### DOCUMENT SECTION
--- START ---
I am pleased to tell you that Wallis’s family have given us the major part of his CFVA library. At the moment the books are temporarily stored on HMS Belfast where committee member Steve, and possibly one other, has volunteered to get them sorted into some sort of order.

Our Committee believe that Kevin should be given custody of all those books which could be useful for his research purposes. That principle will be paramount in the sorting process but, after sorting and making an inventory, I believe we should try to get an idea of their value. Enclosed in some of his books, I saw that Wallis had written a note giving his idea of its value: that could be useful.

As Chairman, it is my duty to ensure that our Branch continues for many years and, together with our Treasurer, I believe that it is sensible to have a good supply of ‘the ready’ (are we not now thinking of purchasing a super printer?) Therefore, if Wallis has left us a chance, however remote, to take advantage of some wealthy collector’s interest in a book or two, I believe we should take it.

Web searchers will have noticed that our website has been severely reduced recently but has now returned even better than ever.

Kevin, alone, and ever searching to improve our website, had recently undertaken the protracted task of replacing its operating system with a superior one, causing him enough work for a whole team of experts. We know that Kevin has other, more personal, worries and our kind wishes and prayers reach out to him and his ailing mother at this time. Thank you Kevin. Please relax and enjoy Christmas!

The Remembrance Service on HMS Belfast seems to be attracting more people as the years go by: quite different, but no less sincere, from the Services we held over twenty years ago.

About twenty members and families attended and, as usual, after the Service we were treated to refreshments by the Sea Cadets Parents in recognition of our efforts in WW2. (Then, we were in our nineteens. Now, we are in our nineties). We thanked the parents, not only for the free refreshments but for the preparatory work involved.

Our Branch meeting was held the following week and I was pleased to see about a dozen had made the double journey. As we had planned, our younger members are beginning to equate in numbers and we hope that they will help to keep the group afloat. It is a wonderful venue, the interest in the activities of the Navy’s Coastal Forces during its short life still remains, and we are all shipmates in continuing that interest.

London Branch members attending their September 2015 meeting on the Belfast

We receive with thanks the regular report from our ‘Chummy Ship’, South London, and we hear that Southern Branch is faring well too.
--- END ---
### WORK REQUEST
Summarize the chairman's letter above in three sentences.

(Collected data)
--- START ---
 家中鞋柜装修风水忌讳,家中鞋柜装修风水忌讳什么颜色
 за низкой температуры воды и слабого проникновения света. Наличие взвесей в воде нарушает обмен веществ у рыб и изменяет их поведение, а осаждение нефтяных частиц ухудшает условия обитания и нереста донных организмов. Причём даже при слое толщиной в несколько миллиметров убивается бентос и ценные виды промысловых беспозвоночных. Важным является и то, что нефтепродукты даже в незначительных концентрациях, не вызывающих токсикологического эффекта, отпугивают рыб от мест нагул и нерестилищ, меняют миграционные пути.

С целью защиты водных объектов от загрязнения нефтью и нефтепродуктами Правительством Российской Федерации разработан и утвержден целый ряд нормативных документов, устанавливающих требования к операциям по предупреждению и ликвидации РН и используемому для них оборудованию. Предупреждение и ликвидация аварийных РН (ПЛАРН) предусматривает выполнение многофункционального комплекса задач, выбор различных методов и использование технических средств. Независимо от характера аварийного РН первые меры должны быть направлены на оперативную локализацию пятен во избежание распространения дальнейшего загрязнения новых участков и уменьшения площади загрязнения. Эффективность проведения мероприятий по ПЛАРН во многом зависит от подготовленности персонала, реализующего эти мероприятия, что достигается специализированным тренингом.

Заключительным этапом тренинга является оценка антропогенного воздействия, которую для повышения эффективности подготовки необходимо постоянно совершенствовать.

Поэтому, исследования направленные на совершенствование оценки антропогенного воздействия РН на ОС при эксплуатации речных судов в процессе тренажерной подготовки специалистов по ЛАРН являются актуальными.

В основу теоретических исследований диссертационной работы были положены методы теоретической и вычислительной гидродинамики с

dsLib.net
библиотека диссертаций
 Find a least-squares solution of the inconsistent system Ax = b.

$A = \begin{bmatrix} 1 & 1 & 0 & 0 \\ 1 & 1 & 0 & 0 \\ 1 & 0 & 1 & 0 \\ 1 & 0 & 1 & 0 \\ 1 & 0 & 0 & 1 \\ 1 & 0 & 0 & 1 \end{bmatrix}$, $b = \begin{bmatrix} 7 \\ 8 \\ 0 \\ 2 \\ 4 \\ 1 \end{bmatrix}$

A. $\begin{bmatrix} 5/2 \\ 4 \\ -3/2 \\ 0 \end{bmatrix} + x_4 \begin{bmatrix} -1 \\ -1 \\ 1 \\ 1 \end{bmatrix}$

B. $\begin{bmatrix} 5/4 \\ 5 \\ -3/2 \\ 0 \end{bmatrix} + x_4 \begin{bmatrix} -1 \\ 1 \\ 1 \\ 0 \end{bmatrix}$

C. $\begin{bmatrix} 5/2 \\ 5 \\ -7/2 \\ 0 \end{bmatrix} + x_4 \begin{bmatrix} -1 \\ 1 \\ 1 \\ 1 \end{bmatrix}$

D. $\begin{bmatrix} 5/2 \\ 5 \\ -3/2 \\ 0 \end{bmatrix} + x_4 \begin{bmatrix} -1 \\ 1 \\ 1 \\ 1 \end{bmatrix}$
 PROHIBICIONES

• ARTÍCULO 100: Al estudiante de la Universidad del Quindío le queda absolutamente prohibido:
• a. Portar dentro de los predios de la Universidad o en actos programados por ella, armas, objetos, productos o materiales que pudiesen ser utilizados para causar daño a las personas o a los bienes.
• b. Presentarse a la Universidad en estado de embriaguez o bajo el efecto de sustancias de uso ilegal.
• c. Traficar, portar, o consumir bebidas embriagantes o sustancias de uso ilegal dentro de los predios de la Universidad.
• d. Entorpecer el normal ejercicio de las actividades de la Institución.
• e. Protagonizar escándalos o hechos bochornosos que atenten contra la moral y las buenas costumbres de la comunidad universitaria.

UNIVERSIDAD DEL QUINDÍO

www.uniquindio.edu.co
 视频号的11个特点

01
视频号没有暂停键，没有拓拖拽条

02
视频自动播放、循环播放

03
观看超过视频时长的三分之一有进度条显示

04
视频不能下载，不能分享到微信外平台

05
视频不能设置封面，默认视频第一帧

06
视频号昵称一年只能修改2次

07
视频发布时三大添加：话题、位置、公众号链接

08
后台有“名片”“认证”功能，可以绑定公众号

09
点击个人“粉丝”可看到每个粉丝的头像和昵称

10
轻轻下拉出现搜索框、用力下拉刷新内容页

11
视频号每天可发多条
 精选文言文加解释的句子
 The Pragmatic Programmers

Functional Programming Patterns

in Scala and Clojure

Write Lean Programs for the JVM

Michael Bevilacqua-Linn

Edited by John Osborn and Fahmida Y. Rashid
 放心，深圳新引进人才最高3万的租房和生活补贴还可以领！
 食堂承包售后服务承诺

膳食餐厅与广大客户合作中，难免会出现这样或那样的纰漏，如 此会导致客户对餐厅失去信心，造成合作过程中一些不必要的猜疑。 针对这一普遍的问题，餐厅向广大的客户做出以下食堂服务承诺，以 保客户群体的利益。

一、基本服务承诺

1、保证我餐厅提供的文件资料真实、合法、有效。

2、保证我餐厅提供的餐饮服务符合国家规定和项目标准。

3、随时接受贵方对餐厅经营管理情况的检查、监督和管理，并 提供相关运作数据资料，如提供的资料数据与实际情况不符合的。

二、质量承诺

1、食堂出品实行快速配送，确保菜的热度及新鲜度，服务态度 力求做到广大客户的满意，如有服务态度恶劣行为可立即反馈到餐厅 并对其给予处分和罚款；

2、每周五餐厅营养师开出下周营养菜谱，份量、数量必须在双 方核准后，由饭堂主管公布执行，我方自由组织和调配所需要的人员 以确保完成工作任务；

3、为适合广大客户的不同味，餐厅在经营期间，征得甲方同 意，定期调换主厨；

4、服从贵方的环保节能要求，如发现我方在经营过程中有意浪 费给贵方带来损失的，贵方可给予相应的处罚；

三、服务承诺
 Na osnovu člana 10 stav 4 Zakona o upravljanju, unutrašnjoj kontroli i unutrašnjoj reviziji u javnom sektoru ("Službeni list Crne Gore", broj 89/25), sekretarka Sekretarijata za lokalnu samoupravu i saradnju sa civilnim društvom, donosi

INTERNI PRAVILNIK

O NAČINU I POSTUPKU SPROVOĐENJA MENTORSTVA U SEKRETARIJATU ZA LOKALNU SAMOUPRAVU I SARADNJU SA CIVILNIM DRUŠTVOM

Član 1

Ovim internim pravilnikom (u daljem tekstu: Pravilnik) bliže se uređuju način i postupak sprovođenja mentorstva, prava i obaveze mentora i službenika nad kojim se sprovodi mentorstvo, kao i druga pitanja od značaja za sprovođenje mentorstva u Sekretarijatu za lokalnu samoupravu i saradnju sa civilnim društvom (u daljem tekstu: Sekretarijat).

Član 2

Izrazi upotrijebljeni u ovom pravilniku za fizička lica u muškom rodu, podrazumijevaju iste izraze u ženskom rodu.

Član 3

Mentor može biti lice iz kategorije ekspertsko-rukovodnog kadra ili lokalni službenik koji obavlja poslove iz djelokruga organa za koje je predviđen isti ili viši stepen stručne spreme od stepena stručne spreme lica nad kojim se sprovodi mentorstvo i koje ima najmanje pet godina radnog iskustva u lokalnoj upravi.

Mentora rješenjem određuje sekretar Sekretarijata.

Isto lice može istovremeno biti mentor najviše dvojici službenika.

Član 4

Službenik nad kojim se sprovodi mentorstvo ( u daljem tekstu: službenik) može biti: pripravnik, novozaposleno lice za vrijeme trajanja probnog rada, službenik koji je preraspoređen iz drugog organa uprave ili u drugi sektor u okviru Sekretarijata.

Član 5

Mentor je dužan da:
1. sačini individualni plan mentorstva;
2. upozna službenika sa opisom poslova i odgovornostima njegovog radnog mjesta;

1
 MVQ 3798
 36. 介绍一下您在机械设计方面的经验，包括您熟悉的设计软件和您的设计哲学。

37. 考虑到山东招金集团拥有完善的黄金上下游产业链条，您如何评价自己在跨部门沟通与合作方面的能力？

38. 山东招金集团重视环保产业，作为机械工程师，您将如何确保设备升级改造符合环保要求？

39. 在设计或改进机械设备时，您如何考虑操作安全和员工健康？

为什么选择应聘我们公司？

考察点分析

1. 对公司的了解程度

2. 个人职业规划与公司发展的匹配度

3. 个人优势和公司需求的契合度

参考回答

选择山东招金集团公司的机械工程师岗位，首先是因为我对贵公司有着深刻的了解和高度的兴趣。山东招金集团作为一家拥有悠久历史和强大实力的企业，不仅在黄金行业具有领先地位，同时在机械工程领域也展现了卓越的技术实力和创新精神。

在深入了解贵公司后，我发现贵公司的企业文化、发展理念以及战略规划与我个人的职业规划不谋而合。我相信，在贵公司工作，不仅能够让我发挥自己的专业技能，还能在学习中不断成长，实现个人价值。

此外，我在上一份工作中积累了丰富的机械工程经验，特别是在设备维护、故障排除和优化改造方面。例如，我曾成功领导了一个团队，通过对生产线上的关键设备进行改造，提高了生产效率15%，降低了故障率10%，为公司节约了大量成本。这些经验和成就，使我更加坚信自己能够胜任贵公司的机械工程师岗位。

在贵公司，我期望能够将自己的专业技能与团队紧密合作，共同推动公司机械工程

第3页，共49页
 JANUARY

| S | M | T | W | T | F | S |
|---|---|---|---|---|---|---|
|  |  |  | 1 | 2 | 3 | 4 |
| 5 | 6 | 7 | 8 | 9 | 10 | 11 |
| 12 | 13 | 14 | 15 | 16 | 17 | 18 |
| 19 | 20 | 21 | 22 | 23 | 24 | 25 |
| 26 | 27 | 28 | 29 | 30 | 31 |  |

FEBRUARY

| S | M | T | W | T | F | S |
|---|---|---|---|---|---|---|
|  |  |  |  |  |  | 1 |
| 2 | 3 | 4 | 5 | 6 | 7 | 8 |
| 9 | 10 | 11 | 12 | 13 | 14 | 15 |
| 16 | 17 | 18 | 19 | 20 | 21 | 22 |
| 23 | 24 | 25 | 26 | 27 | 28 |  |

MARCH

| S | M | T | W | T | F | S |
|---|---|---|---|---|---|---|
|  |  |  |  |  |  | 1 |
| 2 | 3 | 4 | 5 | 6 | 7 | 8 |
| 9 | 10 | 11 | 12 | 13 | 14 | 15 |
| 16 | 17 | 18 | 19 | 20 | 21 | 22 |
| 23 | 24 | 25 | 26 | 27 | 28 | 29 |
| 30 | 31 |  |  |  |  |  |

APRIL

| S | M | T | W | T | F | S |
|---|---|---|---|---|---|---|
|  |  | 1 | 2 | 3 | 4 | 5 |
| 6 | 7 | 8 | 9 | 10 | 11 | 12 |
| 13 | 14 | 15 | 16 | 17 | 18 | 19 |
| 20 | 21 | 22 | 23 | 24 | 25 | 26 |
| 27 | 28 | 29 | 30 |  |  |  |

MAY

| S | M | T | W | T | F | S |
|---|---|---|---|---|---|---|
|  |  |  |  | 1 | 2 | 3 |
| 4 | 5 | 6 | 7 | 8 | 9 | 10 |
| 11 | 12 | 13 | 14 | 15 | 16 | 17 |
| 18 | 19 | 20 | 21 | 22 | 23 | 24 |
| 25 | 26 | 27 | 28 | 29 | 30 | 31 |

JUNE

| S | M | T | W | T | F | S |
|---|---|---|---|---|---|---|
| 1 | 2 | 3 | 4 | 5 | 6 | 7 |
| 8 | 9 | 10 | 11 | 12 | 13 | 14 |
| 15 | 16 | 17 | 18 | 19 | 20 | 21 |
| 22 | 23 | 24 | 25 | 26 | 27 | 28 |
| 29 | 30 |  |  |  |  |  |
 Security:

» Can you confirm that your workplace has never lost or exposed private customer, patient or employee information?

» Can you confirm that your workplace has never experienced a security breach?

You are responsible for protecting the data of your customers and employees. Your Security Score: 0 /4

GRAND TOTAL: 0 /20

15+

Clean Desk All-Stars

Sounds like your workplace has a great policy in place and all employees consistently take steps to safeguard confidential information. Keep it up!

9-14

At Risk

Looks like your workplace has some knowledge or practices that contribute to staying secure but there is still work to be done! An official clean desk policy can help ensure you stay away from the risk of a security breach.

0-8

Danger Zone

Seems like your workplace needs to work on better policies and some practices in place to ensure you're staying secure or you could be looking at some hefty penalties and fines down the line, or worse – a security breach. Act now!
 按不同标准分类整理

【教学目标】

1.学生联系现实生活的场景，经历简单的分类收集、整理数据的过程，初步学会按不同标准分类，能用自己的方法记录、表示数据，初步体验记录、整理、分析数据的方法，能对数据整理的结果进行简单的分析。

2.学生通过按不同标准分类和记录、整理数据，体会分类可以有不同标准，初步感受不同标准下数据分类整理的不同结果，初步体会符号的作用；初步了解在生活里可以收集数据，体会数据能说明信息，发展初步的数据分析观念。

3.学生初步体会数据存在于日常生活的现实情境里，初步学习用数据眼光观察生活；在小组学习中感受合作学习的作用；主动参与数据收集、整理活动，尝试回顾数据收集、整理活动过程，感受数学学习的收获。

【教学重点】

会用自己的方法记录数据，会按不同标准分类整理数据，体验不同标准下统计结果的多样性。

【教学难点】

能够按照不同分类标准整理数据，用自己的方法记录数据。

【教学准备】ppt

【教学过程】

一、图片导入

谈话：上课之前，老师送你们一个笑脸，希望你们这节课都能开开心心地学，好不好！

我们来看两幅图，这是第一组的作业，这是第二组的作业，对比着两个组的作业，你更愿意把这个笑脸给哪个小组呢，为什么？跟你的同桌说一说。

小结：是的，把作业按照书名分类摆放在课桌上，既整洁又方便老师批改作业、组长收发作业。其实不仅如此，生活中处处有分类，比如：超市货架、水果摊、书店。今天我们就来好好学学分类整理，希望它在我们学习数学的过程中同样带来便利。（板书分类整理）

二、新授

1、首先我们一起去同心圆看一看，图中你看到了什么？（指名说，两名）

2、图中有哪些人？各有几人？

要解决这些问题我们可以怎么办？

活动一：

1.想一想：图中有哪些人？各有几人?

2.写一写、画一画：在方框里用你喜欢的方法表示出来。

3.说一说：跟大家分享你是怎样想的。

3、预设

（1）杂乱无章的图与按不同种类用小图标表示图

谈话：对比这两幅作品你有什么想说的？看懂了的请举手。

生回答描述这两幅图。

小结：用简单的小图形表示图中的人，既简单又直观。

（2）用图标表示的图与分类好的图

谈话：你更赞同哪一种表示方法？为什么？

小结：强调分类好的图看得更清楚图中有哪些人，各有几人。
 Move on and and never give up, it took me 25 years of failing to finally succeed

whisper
--- END ---
### ANSWER TO THE EXERCISE
Wallis's family has given the branch most of his CFVA library, which is stored on HMS Belfast for sorting. Books useful for Kevin's research will go to him, and the chairman wants the rest valued in case a collector's interest could add to branch funds. Kevin has rebuilt the branch website on a better operating system, about twenty members and families attended the Remembrance Service on HMS Belfast, and about a dozen came back for the branch meeting the following week.